- [Page excerpt]:
How to Perform Supervised Random Projections with Light

7 min readApr 23, 2020

A delicious cocktail I drank a few months ago

Today, we’re going to talk again about supervised random projections (SRP) [1]. The regular reader may remember our article on the subject. For the others, here is a quick reminder.

SRP is a dimensionality reduction technique that takes into account not only the data features but also the corresponding labels, when they are available. A simple and popular dimensionality reduction technique is Principal Component Analysis (PCA). PCA is label-agnostic, but it has a supervised counterpart: Supervised PCA (SPCA) [2]. Besides, some of you may know that random projections can often replace PCA for a much smaller computational cost, thanks to the Johnson-Lindenstrauss lemma. SRP is the next logical step: accelerating SPCA with random projections. Furthermore, all of those have non-linear counterparts using kernels: KPCA, KSPCA, and KSRP.

In the article linked above, which gives much more details on the inner workings of all this, we attempted SRP with a LightOn Optical Processing Unit (OPU). This post gives you the details you need to reproduce this — not so — legendary feat.

From Formulae to Code

There are often surprises in how a paper is actually implemented in practice. What’s mathematically convenient to write rarely corresponds to efficient code, and vice-versa. Those two sentences don’t describe this paper, however: it’s pretty straightforward to code. Or it would be, if not for a major sin: the authors use the (features, datapoints) convention for data matrices. Statisticians sometimes do so; they are forgiven. Still, I had to change this in my implementation: practical machine learning works with the (datapoints, features) convention, period.

- [Requirement]: Please write the next part of the post on supervised random projections, starting right after its final sentence.

(Brief descriptive text snippets)
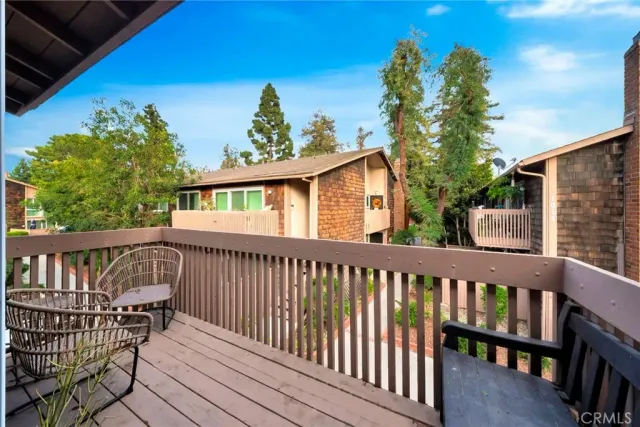 a view of a wooden deck and a backyard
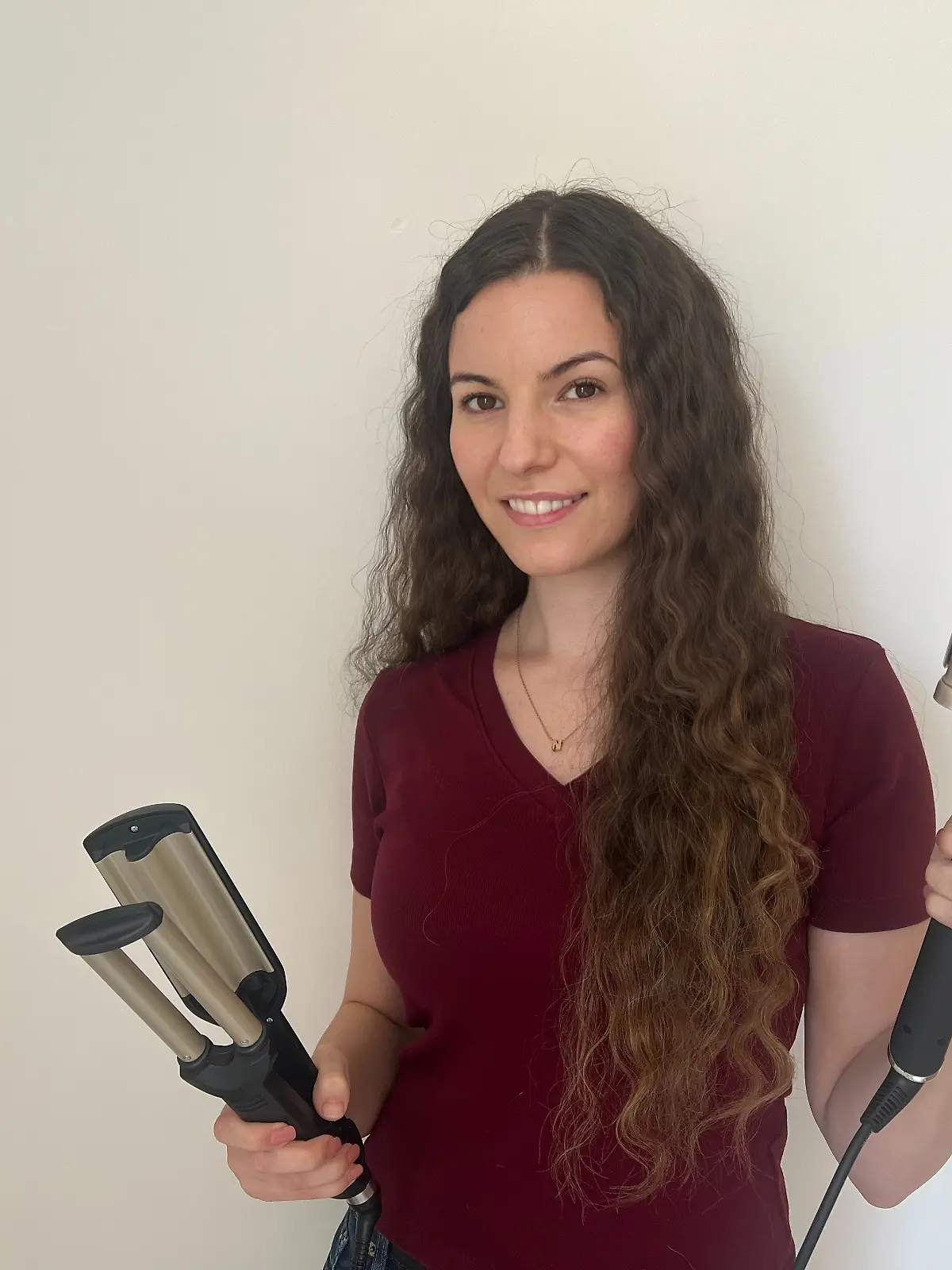 RTL-Reporterin Isabelle Kurz hat gewellte Haare und hält zwei Welleneisen in ihren Händen.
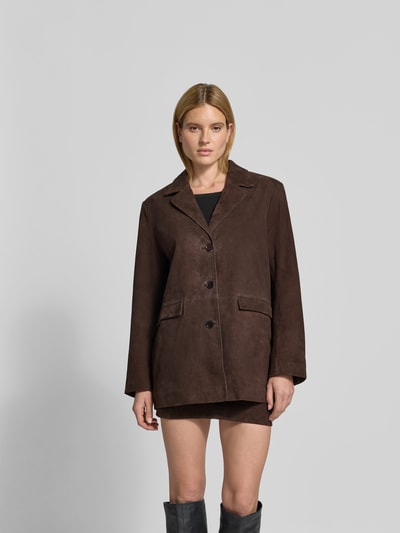 Frauenmodel trägt Blazer aus echtem Ziegenvelours von ROTATE in Dunkelbraun, Oversized Fit, Reverskragen, Knopfleiste, Pattentaschen, Ganzkörperansicht von vorne.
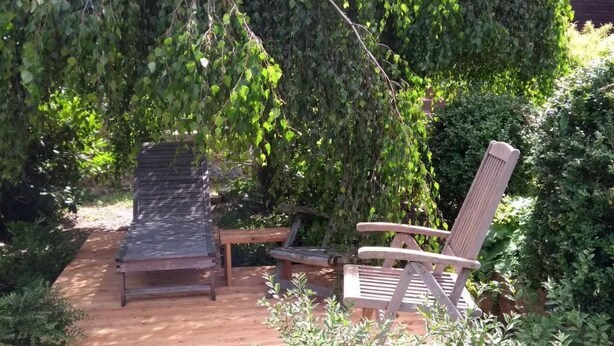Eine Holzterrasse mit zwei Holzstühlen und einem Tisch, umgeben von dichtem Grün und Bäumen.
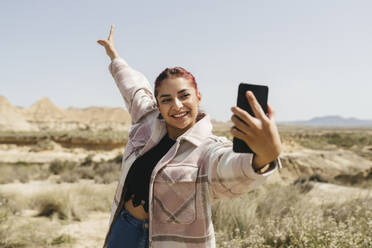 Glückliche Frau nimmt Selfie durch Handy auf sonnigen Tag - JCCMF06268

- [Result of this exercise]:
Machine learning has several advantages as a field: open research, lots of funding, great open-source software, and some useful conventions such as this one. As practitioners and researchers, it is our duty to defend those against negative external influences. I played my role as a brick in the wall against the (features, datapoints) convention, because I’m not the hero ̶G̶o̶t̶h̶a̶m̶ the machine learning community needs, but the one it deserves.

We’ll work mostly in a CPU environment, using scikit-learn and NumPy, as well as LightOnML, the Python API for the LightOn OPU. Let’s start with SRP. In the paper, with the — disgusted tone — (features, datapoints) convention, the projection matrix we’re looking for is U=XHΨᵀ, where X is the data matrix of size d x n, with n the number of samples and d that of features. H is the centering matrix of size n x n, and Ψ is a matrix of shape k x n, with k the dimension we are projecting to, containing random features that approximate a kernel applied to the labels. We’ll come back to it. For now, let’s convert the formula to the — angels’ choir — (datapoints, features) convention. First, we transpose everything to obtain a projection matrix of shape k x d: ΨHᵀXᵀ, and then we remember that H is symmetric and that we actually use the transpose of the other two matrices, leaving U=ΨᵀHX.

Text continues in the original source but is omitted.